Sugar prices should not exceed Rs164 a kg: Dar

Published March 20, 2025
Market players claim the surge in prices was due to unbridled exports of the sweetener during the current fiscal year.—Dawn/file
Market players claim the surge in prices was due to unbridled exports of the sweetener during the current fiscal year.—Dawn/file

ISLAMABAD: Deputy Prime Minister Ishaq Dar on Wednesday said that retail sugar prices should not exceed Rs164 after the Competition Commission of Pakistan (CCP) warned sugar mills against price manipulation, reported Dawn.com.

Contrary to the rates announced by the prime minister and several government attempts to maintain retail sales at Rs130 per kg, sugar prices in the markets continue to soar above Rs180 per kg in various markets across the country.

Sugar consumption is forecast to increase slightly to 6.7 million tonnes as it has continuously grown due to the population growth and demand from the food processing sector.

During the last season, Pakistan produced more than 6.84m tonnes of sugar, which is expected to rise in 2024-25.

Speaking to journalists, the deputy prime minister said that according to news reports, there was a spike in sugar prices to Rs178-179, “which is obviously not tolerable” to the prime minister.

“So yesterday we had a late night meeting so we could conclude this matter — so we can together find a viable way in which a common citizen can find relief and he doesn’t have to hear talks of [sugar prices] reaching Rs180 to Rs200,” he said.

“And we reach a reasonable price where you don’t suffer losses either — [so] a subcommittee is being made for the numbers which Rana Tanveer sahab [minister for national food security and research] will head.”

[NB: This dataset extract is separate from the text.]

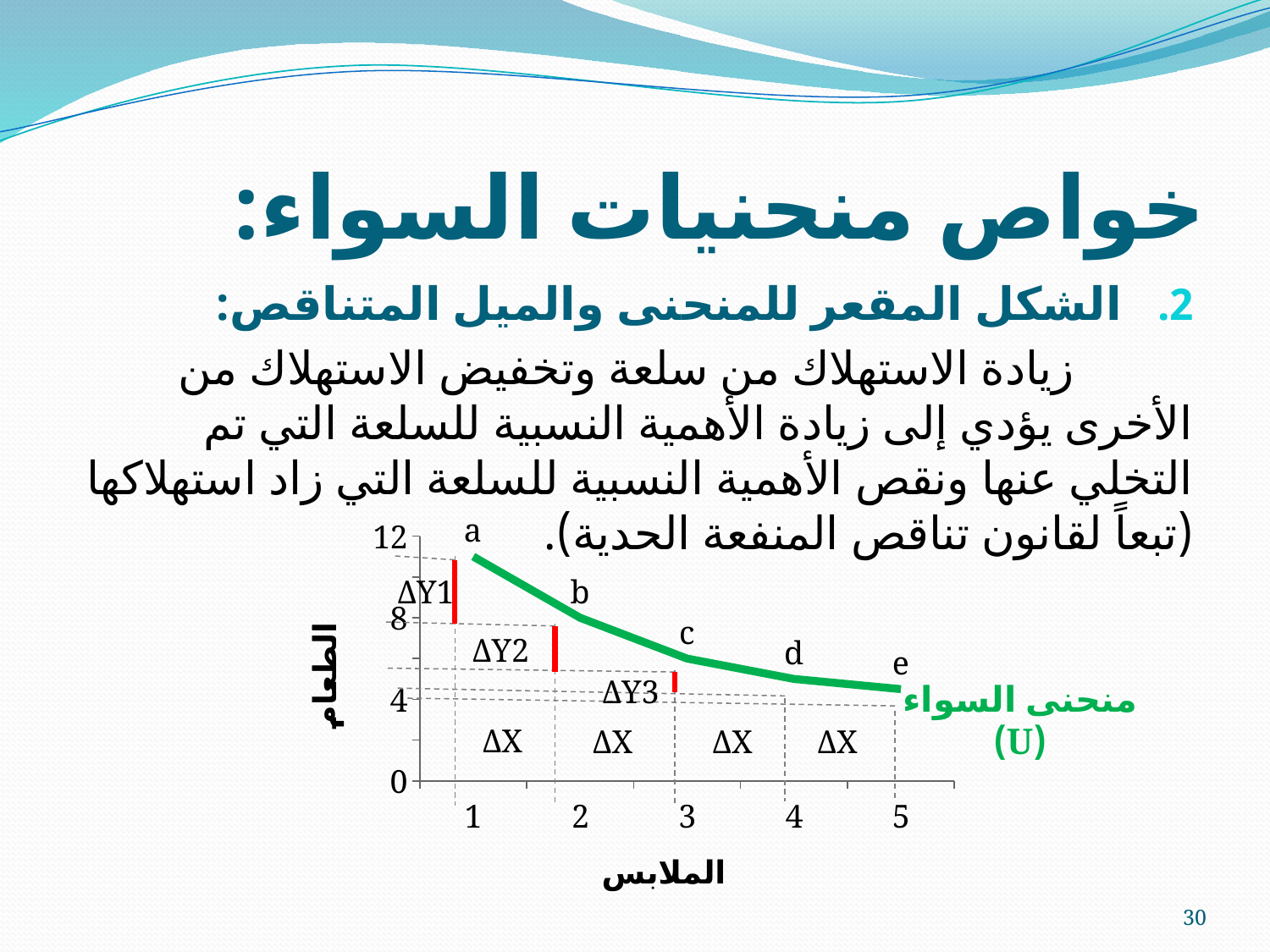
What colour is the curve labelled منحنى السواء (U)? green What is the label of the x axis of the chart? الملابس Which point has the larger y-axis value, a or e? a How many labelled points (a to e) are plotted on the curve? 5 Does the curve rise or fall as the value on the x axis (الملابس) increases? fall Is the y-axis value at point c greater or less than 8? less Which point has the larger y-axis value, b or d? b What kind of chart is shown on the slide? line chart Which labelled point on the curve has the highest value on the y axis? a Is the y-axis value at point a greater or less than 12? less Is the y-axis value at point c greater or less than 4? greater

Mr Dar said the committee will work until April 19 to determine costs and provide feedback on the sugar mills’ claims — that they were not responsible for the price hike of the commodity.

He also added that they needed to work on a system so that the “common man can have cheaper sugar … but for that, we would need a distribution channel, and an implementation mechanism is necessary”.

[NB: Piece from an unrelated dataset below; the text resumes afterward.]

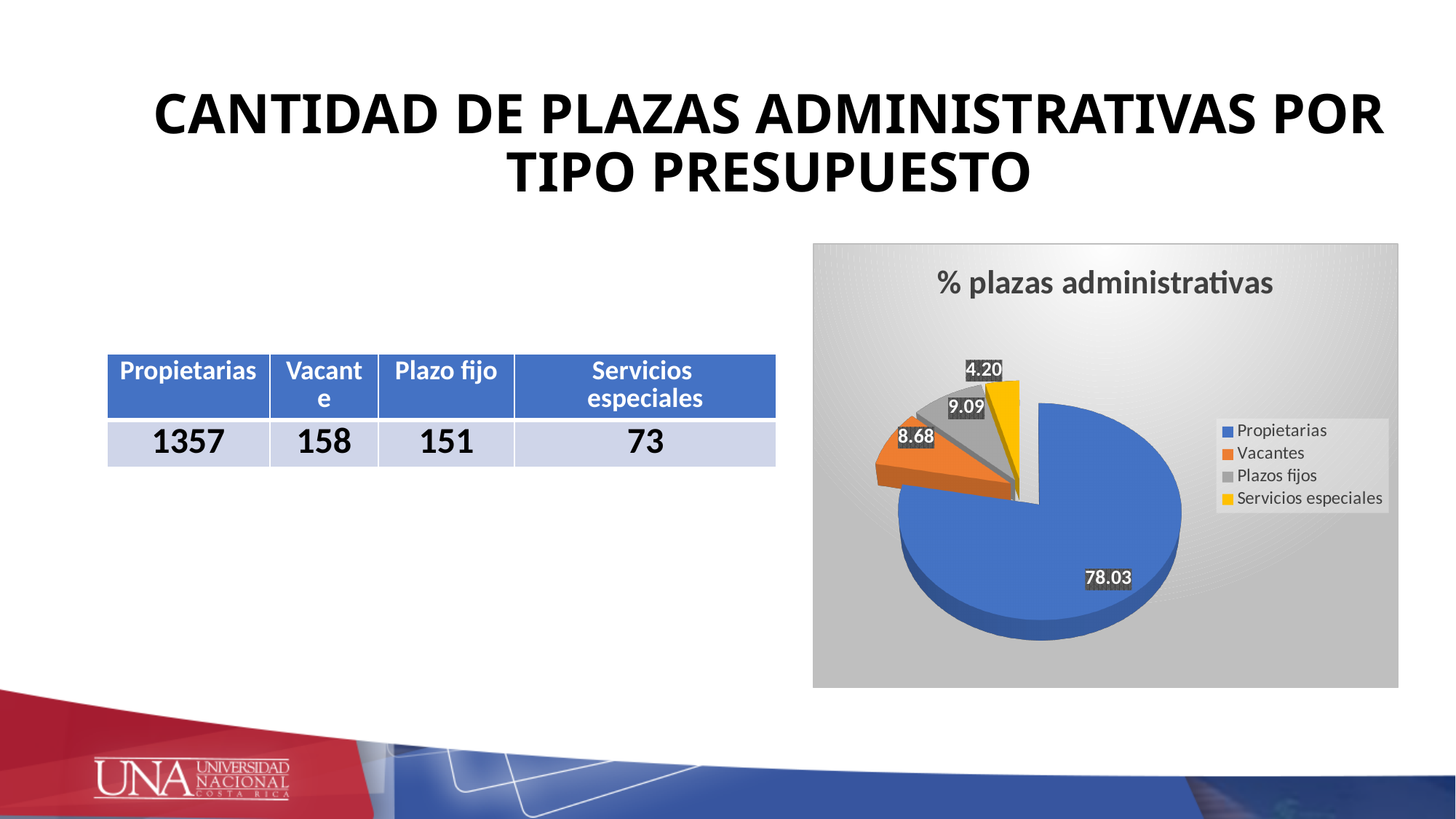
What value is shown for the Servicios especiales slice? 4.20 What is the title of the chart? % plazas administrativas What is the difference between the Propietarias value and the Plazos fijos value? 68.94 Which is larger, the Plazos fijos slice or the Vacantes slice? Plazos fijos Which category has the smallest slice of the pie? Servicios especiales What value is shown for the Vacantes slice? 8.68 Which category has the largest slice of the pie? Propietarias What colour is the Servicios especiales slice? Yellow What value is shown for the Plazos fijos slice? 9.09 What value is shown for the Propietarias slice? 78.03 How many categories does the legend list? 4 What type of chart is shown on the slide? Pie chart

On the Federal Board of Revenue (FBR)’s sales tax on sugar, he said it would be charged at Rs154 to 155 — with the price cap at Rs159.

He said that the government will work to gather intelligence reports, along with the CCP, which will also collect data.

Given this alleged massive siphoning from the consumers, the CCP had stated that it was closely monitoring the ongoing sugar crisis and warned that strict enforcement and policy actions would be taken if any anti-competitive activities were found.

The CCP has been working to curb cartelisation in the sugar industry, promoting fair competition and protecting consumers.

“We need to ensure a two-tier system, and if the government is satisfied that we can implement it, the advantage will be that the common man can get sugar at a lower price,” Mr Dar said.

The CCP inquiry launched in 2020 revealed that sugar mills were prima facie engaged in price-fixing and controlling supply through coordinated actions facilitated by the Pakistan Sugar Mills Association (PSMA).